Importantly, the need for IMV increased in obese patients. Pulmonary function studies have concluded that structural changes in the thoracic-abdominal region in patients with obesity limit the mobility of the diaphragm, which is essential for adequate pulmonary function [
69]. Obesity-related impaired lung function could partly explain why obese COVID-19 patients more often need IMV. COVID-19 patients with severe obesity present evident management challenges with regard to ventilation support [
70].
Nevertheless, we noticed no significant difference in mortality, which seemed to be paradoxical and unaccountable. The effect of obesity on the mortality of ARDS was controversial in previous studies [
20,
71,
72]. An obesity survival paradox has been observed in patients with pneumonia. That is, despite the increased risk of pneumonia and difficulties of IMV, the risk of death in patients with obesity and pneumonia might be decreased [
73]. Several pathophysiological mechanisms might partially explain the possible association between obesity and lower hospital mortality of severe illness, including higher serum levels of cholesterol binding endotoxin and excess energy stored in adipose tissues [
73,
74] or other unidentified factors. However, the evident heterogeneity among the three included studies that involved information about the mortality of COVID-19 patients in our systematic review and meta-analysis might lead to the unaccountable results. Moreover, one of the three studies included only reported ICU mortality, which may lead to an underestimation of mortality, because the patients may have died in the general ward after leaving the ICU or might have been readmitted to the ICU and died during this process. Whether the obesity paradox has been broken by COVID-19 could not be confirmed. These conflicting findings still need larger studies, in particular, prospective studies designed to analyze BMI and other clinical information in all patients, to further determine the precise roles of obesity in mortality of patients with COVID-19.
Limitations
Several limitations also exist in our study: (a) one major drawback that merits consideration is the inherent high heterogeneity across studies.
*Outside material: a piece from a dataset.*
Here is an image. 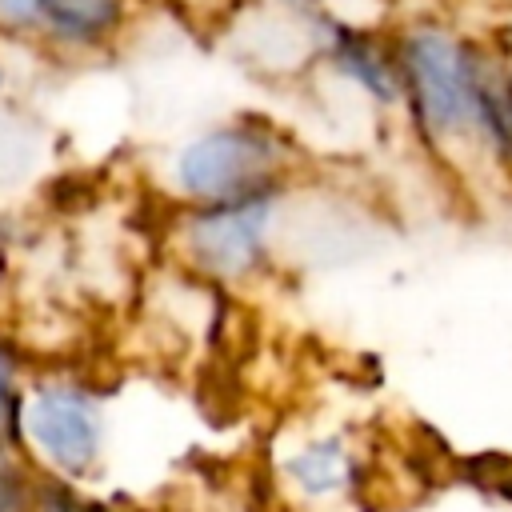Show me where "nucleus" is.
<instances>
[{"instance_id": "obj_1", "label": "nucleus", "mask_w": 512, "mask_h": 512, "mask_svg": "<svg viewBox=\"0 0 512 512\" xmlns=\"http://www.w3.org/2000/svg\"><path fill=\"white\" fill-rule=\"evenodd\" d=\"M476 72V56L440 32H412L404 40L408 92L428 132H460L468 124H480Z\"/></svg>"}, {"instance_id": "obj_2", "label": "nucleus", "mask_w": 512, "mask_h": 512, "mask_svg": "<svg viewBox=\"0 0 512 512\" xmlns=\"http://www.w3.org/2000/svg\"><path fill=\"white\" fill-rule=\"evenodd\" d=\"M24 444L56 472V480H84L100 460L96 400L72 384H44L24 400Z\"/></svg>"}, {"instance_id": "obj_3", "label": "nucleus", "mask_w": 512, "mask_h": 512, "mask_svg": "<svg viewBox=\"0 0 512 512\" xmlns=\"http://www.w3.org/2000/svg\"><path fill=\"white\" fill-rule=\"evenodd\" d=\"M276 160V148L256 128H220L200 136L180 156V184L192 196L220 200V204H248L264 200L268 168Z\"/></svg>"}, {"instance_id": "obj_4", "label": "nucleus", "mask_w": 512, "mask_h": 512, "mask_svg": "<svg viewBox=\"0 0 512 512\" xmlns=\"http://www.w3.org/2000/svg\"><path fill=\"white\" fill-rule=\"evenodd\" d=\"M268 204L248 200V204H220L208 216H196L188 228V244L196 264H204L216 276H236L260 256V236H264Z\"/></svg>"}, {"instance_id": "obj_5", "label": "nucleus", "mask_w": 512, "mask_h": 512, "mask_svg": "<svg viewBox=\"0 0 512 512\" xmlns=\"http://www.w3.org/2000/svg\"><path fill=\"white\" fill-rule=\"evenodd\" d=\"M284 468H288V476H292L308 496L336 492V488H344L348 476H352V460H348V452H344V444H340L336 436L312 440L308 448L292 452Z\"/></svg>"}, {"instance_id": "obj_6", "label": "nucleus", "mask_w": 512, "mask_h": 512, "mask_svg": "<svg viewBox=\"0 0 512 512\" xmlns=\"http://www.w3.org/2000/svg\"><path fill=\"white\" fill-rule=\"evenodd\" d=\"M40 16L64 36H100L116 24V0H40Z\"/></svg>"}, {"instance_id": "obj_7", "label": "nucleus", "mask_w": 512, "mask_h": 512, "mask_svg": "<svg viewBox=\"0 0 512 512\" xmlns=\"http://www.w3.org/2000/svg\"><path fill=\"white\" fill-rule=\"evenodd\" d=\"M336 64H340L348 76H356L364 88H372L380 100H392V96H396L392 68L384 64V56H380L364 36L340 32V40H336Z\"/></svg>"}, {"instance_id": "obj_8", "label": "nucleus", "mask_w": 512, "mask_h": 512, "mask_svg": "<svg viewBox=\"0 0 512 512\" xmlns=\"http://www.w3.org/2000/svg\"><path fill=\"white\" fill-rule=\"evenodd\" d=\"M476 112H480V124L492 132V140L512 152V84H496L484 68L476 72Z\"/></svg>"}, {"instance_id": "obj_9", "label": "nucleus", "mask_w": 512, "mask_h": 512, "mask_svg": "<svg viewBox=\"0 0 512 512\" xmlns=\"http://www.w3.org/2000/svg\"><path fill=\"white\" fill-rule=\"evenodd\" d=\"M0 512H40V480H32L12 448H0Z\"/></svg>"}, {"instance_id": "obj_10", "label": "nucleus", "mask_w": 512, "mask_h": 512, "mask_svg": "<svg viewBox=\"0 0 512 512\" xmlns=\"http://www.w3.org/2000/svg\"><path fill=\"white\" fill-rule=\"evenodd\" d=\"M24 440V400L16 388V360L0 344V448H16Z\"/></svg>"}, {"instance_id": "obj_11", "label": "nucleus", "mask_w": 512, "mask_h": 512, "mask_svg": "<svg viewBox=\"0 0 512 512\" xmlns=\"http://www.w3.org/2000/svg\"><path fill=\"white\" fill-rule=\"evenodd\" d=\"M40 512H92V508L76 500L68 480H44L40 484Z\"/></svg>"}, {"instance_id": "obj_12", "label": "nucleus", "mask_w": 512, "mask_h": 512, "mask_svg": "<svg viewBox=\"0 0 512 512\" xmlns=\"http://www.w3.org/2000/svg\"><path fill=\"white\" fill-rule=\"evenodd\" d=\"M0 12L12 20H32L40 12V0H0Z\"/></svg>"}, {"instance_id": "obj_13", "label": "nucleus", "mask_w": 512, "mask_h": 512, "mask_svg": "<svg viewBox=\"0 0 512 512\" xmlns=\"http://www.w3.org/2000/svg\"><path fill=\"white\" fill-rule=\"evenodd\" d=\"M288 4H308V0H288Z\"/></svg>"}]
</instances>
The definitions of obesity varied (BMI from 28 to 30 kg/m2). Additionally, imprecise measurements of BMI (which often were estimations or from patient-reported data). In addition, the study designs were different. Additionally, there was large variation in the sample size among studies (16 to 5279). (b) Our study did not have sufficient data for subgroup analysis of normal weight and overweight, since most included studies mainly focused on obese and non-obese individuals, which might ignore the effect of overweight on poor outcomes of COVID-19 patients. (c) Several studies were preprints.